Will the eagles need to be displaced again when the future elementary school begins construction?

While the proposed elementary school site is within the 160m sound buffer of the new nest, there are many unknown variables yet to be determined. The school board, in conjunction with the Province & Ministry of Education, determines the priority and timeline of planning, design, and building of schools. The permit for the cone on the original nest is in place until 2024 at which time the eagle’s behaviour will determine the best course of action.

Why are we coning the nest to prioritize market condo and townhome development on UBC campus where much-needed student housing could be?

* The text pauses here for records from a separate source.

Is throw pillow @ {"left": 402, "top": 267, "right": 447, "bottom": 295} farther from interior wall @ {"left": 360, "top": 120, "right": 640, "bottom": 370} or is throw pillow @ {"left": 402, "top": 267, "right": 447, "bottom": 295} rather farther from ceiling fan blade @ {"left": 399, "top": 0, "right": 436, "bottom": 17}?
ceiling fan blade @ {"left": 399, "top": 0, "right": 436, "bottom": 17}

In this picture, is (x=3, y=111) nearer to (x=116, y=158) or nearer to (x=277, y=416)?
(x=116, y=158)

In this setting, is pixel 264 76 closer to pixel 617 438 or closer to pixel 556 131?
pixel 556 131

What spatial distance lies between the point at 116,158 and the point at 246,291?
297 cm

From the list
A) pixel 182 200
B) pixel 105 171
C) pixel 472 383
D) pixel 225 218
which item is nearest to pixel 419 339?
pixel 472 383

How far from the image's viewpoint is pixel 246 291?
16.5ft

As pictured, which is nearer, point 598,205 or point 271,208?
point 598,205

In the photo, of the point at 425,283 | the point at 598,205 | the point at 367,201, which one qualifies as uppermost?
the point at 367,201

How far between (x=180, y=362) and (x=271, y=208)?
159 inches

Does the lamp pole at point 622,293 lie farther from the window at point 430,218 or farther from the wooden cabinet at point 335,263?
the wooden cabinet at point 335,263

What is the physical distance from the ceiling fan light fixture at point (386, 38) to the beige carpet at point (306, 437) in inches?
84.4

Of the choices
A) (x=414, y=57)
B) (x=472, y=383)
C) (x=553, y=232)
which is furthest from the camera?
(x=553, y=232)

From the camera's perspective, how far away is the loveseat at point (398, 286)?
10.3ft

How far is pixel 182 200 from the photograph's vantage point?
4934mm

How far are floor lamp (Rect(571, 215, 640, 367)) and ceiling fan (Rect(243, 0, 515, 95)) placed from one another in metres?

Student housing is built in the institutional campus core, not in the neighbourhoods. Residential housing and supporting amenities are built in the neighbourhoods as per the Wesbrook Place Neighbourhood Plan, adopted in 2005, which can be found on the Campus & Community Planning website. All value created as a result of UBC Properties Trust activities is directed to the UBC endowment fund annually. These endowed funds can then be used at UBC’s discretion, including student housing initiatives. As a result, UBC has the largest number of student beds on campus in Canada.

Conservation specialists recommended a 60-meter vegetation buffer surrounding the nest. Was this pursued?

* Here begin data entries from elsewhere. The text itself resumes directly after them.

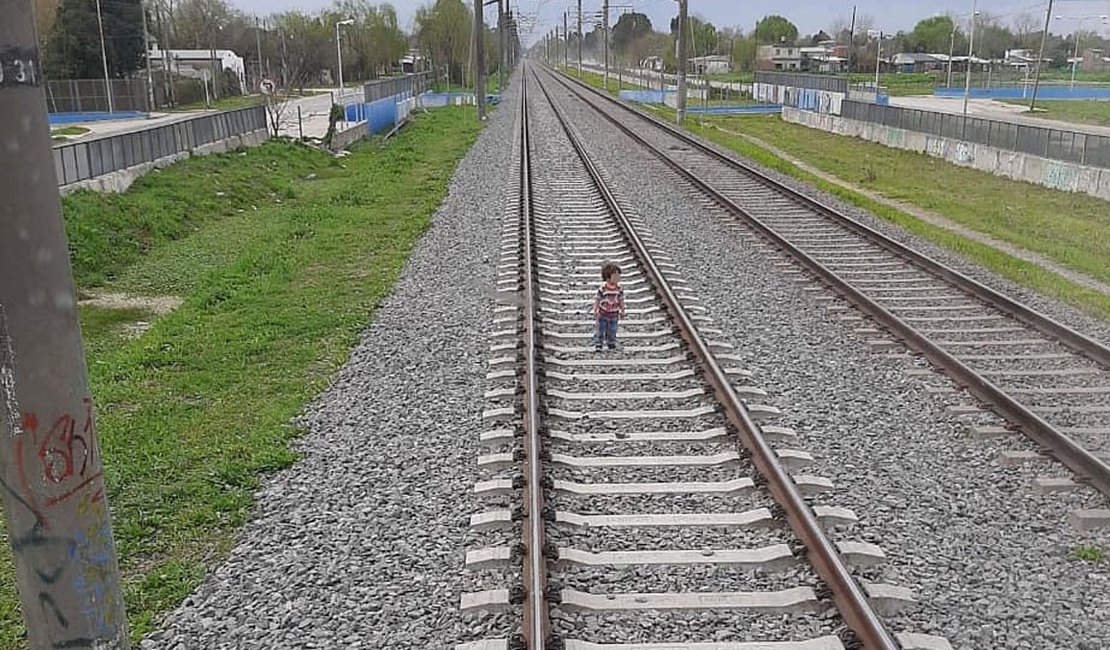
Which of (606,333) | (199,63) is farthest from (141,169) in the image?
(199,63)

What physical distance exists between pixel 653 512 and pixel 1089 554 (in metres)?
2.60

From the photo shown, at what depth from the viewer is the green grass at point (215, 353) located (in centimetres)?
655

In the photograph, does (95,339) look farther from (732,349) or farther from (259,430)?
(732,349)

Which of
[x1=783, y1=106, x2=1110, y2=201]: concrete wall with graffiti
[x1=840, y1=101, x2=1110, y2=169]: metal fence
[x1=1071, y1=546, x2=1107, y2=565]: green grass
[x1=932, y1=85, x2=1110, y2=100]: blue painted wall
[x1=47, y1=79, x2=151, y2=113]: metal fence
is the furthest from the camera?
[x1=932, y1=85, x2=1110, y2=100]: blue painted wall

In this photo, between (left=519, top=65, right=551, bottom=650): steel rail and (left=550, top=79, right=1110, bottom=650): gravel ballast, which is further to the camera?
(left=550, top=79, right=1110, bottom=650): gravel ballast

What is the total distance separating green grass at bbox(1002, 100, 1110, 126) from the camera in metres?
54.4

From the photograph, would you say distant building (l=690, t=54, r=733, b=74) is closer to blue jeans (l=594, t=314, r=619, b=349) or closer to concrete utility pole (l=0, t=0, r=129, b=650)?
blue jeans (l=594, t=314, r=619, b=349)

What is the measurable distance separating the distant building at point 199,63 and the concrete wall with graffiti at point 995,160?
164 feet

In the 1980s, much of the vegetation in this area was cleared by UBC for research facilities. Since discovering the nest was active in 2017, the vegetation around the nesting tree has been retained. The adjacent lot lines of the development site, now Oakwood and Georgia Point, were adjusted to ensure the vegetation was retained.

The conservation specialists noted greater emphasis should be on the value of connected vegetated areas within the 60-meter vegetation buffer. Although lot 6 overlaps the 60m vegetation buffer on the southwest side of the lot, no connected vegetation is present due to the previous clearing of this area in the 1980s. There is no existing connected vegetation present on Lot 6 to be retained.

Given this, development on Lot 6 is proceeding as originally planned. The building should not adversely impact the eagle habitat long term as eagles are considered tolerant of human activity with a moderate to high ability to co-exist. However, it is necessary to mitigate the impact of construction noise in the short term to give the eagles the best chance of breeding success.

The aim of temporarily placing a cone on the original nest is to protect breeding activity by redirecting any eagles to the alternate nest or an existing nest in the area.